1382 The Loggia of the Signoria (also known as the Loggia of the Lanzi) in Florence is completed. Agnolo Gaddi designed the sculpted representations of the Virtues on the facade. Modeled after the loggias of aristocratic family houses, this Loggia was designed for public ceremonies organized by the city government.

1384 Antonio Veneziano paints scenes from the life of Saint Ranieri in the Camposanto (cemetery) at Pisa. In the years that follow, either Buffalmacco or Traini paint the Triumph of Death frescoes. Taddeo Gaddi and Piero di Puccio also paint in the Camposanto. Shortly thereafter, Pisa will fall under Florentine control; it is the last time that this once-powerful maritime republic will employ artists from so many different parts of Italy to work on a major enterprise.

1387 Construction begins on the Duomo of Milan (the world's largest Gothic cathedral). The main altar will be consecrate in 1418, but the rest of the church (excluding the 19th century facade) will only be completed in 1572. German, Flemish, French, as well as Italian architects will be involved in building this, the greatest European enterprise of the end of the 14th century.

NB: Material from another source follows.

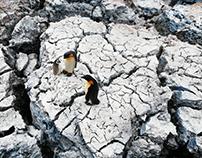 Glacier (loess) Penguin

1390 At around this time Cennino Cennini, a Florentine painter and pupil of Agnolo Gaddi, writes his Treatise on Painting. This work not only describes all the techniques used and the artistic procedures adopted by Italian artists of the late Middle Ages, but also the strict regulations governing the use of artistic materials. His treatise reveals the great importance given by Italian artists to drawing and design in the planning of a work of art.

1390 Work begins on the cathedral of San Petronio in Bologna. Iacopo Della Quercia, as a young man, works on the facade's decorations. This church, completed in the 17th century, reflects typical Italian Gothic elements: it is simple, well-proportioned, and very luminous.

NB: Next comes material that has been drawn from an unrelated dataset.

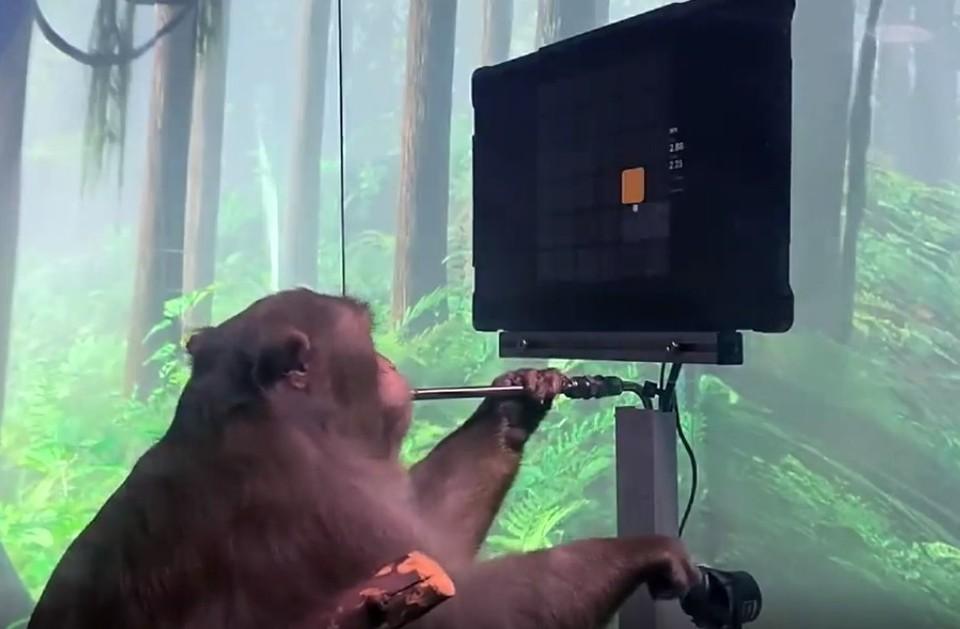Стартап Илона Маска показал обезьяну, играющую «силой мысли» в видеоигры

1391 Nanni di Banco creates a sculptural masterpiece in the Mandorla Portal of the church of Santa Maria del Fiore in Florence. Iacopo Della Quercia also works here, and Donatello begins his career as a sculptor working on this Portal.

1393 Large altarpieces (triptyches) carved in bone by Florentine sculptors, especially the Ebriachi, are very much in demand in European courts, especially in Burgundy.

1400 Around this time Filippo Villani writes his history of Florence and it citizens. Among its illustrious citizens appear painters like Giotto, who are placed at the same level of judges, physicians, and scientists. Artists are no longer viewed negatively as partitioners of a mechanical art, but rather as masters of a liberal art. As a result, the figure of the artist acquires significant social importance, and art itself becomes part of the social and cultural values of Florence.

1401 The city of Florence sponsors a competition to determine who will do the panels for the second door of the Baptistry. Of the twelve artists that entered the competition, there were three finalist: Ghiberti, Brunelleschi, and Iacopo Della Quercia. Ghiberti barely beat Brunelleschi, and Iacopo came in third. This will mark the beginning of the Florentine Renaissance.